Continue the page on the improved u-code instruction set below, starting right after its last line.

**DOCUMENT PASSAGE**
## start
U-code improved

This is a gentle refinement of u-code in som v.4.0. A few more immediate mode instructions are added. Two load index instructions with argument on AC are added. A bit of change of "case" format to one argument. Read the original u-code specification here. The improved u-code has 50 instructions.

The instruction set

bop    : add sub mul div band bor bxor mod
          eq ne lt le gt ge shl shr
bim    : addi subi bandi bori eqi lti lei shli shri
data   : ld st get put lit
vector : ldx/ stx/ ldy/ sty/ ldxa ldya
control: jmp jt jf jle/ case call callt ret
extra : fun/ sys inc dec not push

Total 50 instructions. The additional instructions are : shl shr bandi bori eqi lti lei ldxa ldya. The suffix / indicates the instruction with two arguments.

The ldxa ldya are added because it can shorten "putting" the result into a temporary register (called cascading). Not all the immediate mode is added. That will make the instruction set too fat. The logical one: nei, gti, gei can be emulate by the inverse. The others are rarely used: muli divi xori modi. shl and shr are added to make the instruction set complete. They have been omitted from the original u-code. ads is retired. It is used only to relocate the data segment. pusha is removed, it can be replaced by push 0 where 0 signifies that AC is the argument.

Format

one-address op:32 arg:32
two-address op:32 a:24,b:8

Semantic

v is M[fp+v]

bop v      :: AC = AC op v
bim a    :: AC = AC op a

data

lit a      :: AC = a
ld a       :: AC = M[a]
st a :: M[a] = AC
get v    :: AC = v
put v    :: v = AC

vector

ldy a,v    :: AC = M[M[a]+v]
sty a,v    :: M[M[a]+v] = AC
ldx v1,v2 :: AC = M[v1+v2]
stx v1,v2 :: M[v1+v2] = AC
ldxa v :: AC = M[v+AC]
ldya a     :: AC = M[M[a]+AC]

control

jt a     :: if AC != 0 pc = a
jf a     :: if AC == 0 pc = a
jle a,v    :: if AC <= v pc = a
call a     :: if arity(a) > 0 pusha passing the last parameter if any
               create a new activation record
ret size   :: delete current activation record
case lo; lit hi :: if lo <= AC <= hi skip 4+2*(AC-lo)

extra

inc v      :: v++, AC = v
dec v      :: v--, AC = v
push v     :: sp++, if(v == 0) M[sp] = AC else M[sp] = v
fun arity,size    a place holder for arity,size

usage

for loop

...
## end
**DATA**
## start
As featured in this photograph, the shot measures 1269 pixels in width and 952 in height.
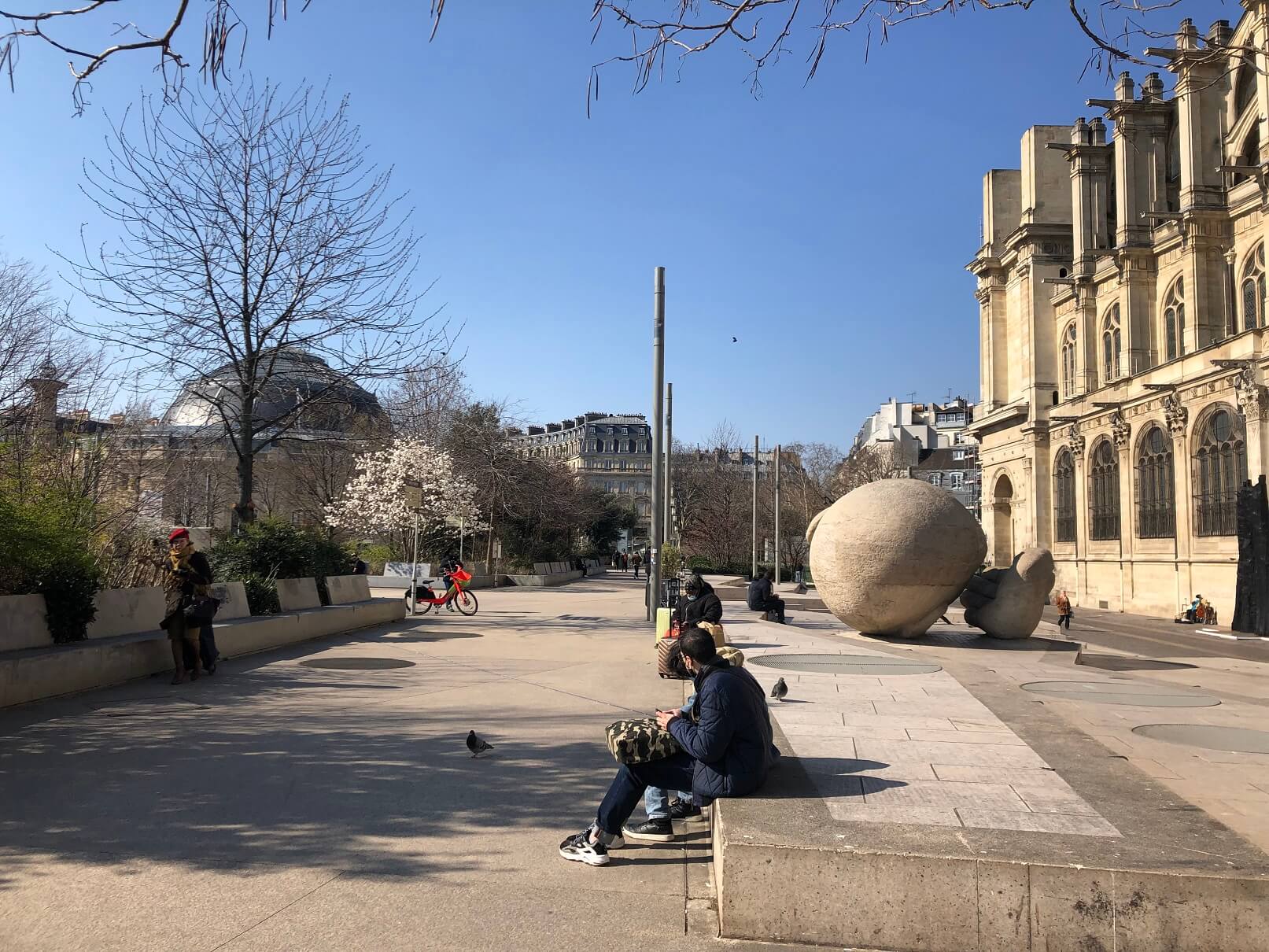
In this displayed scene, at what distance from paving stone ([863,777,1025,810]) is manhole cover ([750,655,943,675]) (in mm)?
5629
## end
**ANSWER TO THE PROBLEM**
inc i
jle v loop

case

<index in AC>
case lo
lit hi
jmp else
jmp case1
...
jmp casen

u-code encoding

1 add sub mul div band bor bxor mod eq
10 ne lt le gt ge shl shr addi subi bandi
20 bori eqi lti lei shli shri inc dec lit sys
30 not push get put ld st ldxa ldya call ret
40 callt jmp jt jf case ldx/ stx/ ldy/ sty/ jle/
50 fun/

Comment

Upon analysing v4 vs v31 compiler (see som-v4-bm/doc/v4-vs-v31-compile.txt) many possible improvements to u-code come to mind. The first is the immediate mode. The second is to use "cascade" AC to reduce "put" (using AC as argument in some instruction). However, adding everything will make u-code unattractively large. The aim to include more instruction into u-code is to improve the performance without undue increase in complexity to the instruction set.

For "case", the previous form is correct in sense of being one instruction without any continuation so its semantic is clear. VM does not behave differently from executing other instruction. VM does not fetch any argument from the next instruction. The proposed "case":

case lo, lit hi, jump ...

is faster but its semantic is not consistent with the rest of the instruction set. It fetches the next instruction to be used in deciding the transfer of control. So, the question is, what do we prefer, clean semantic or performance?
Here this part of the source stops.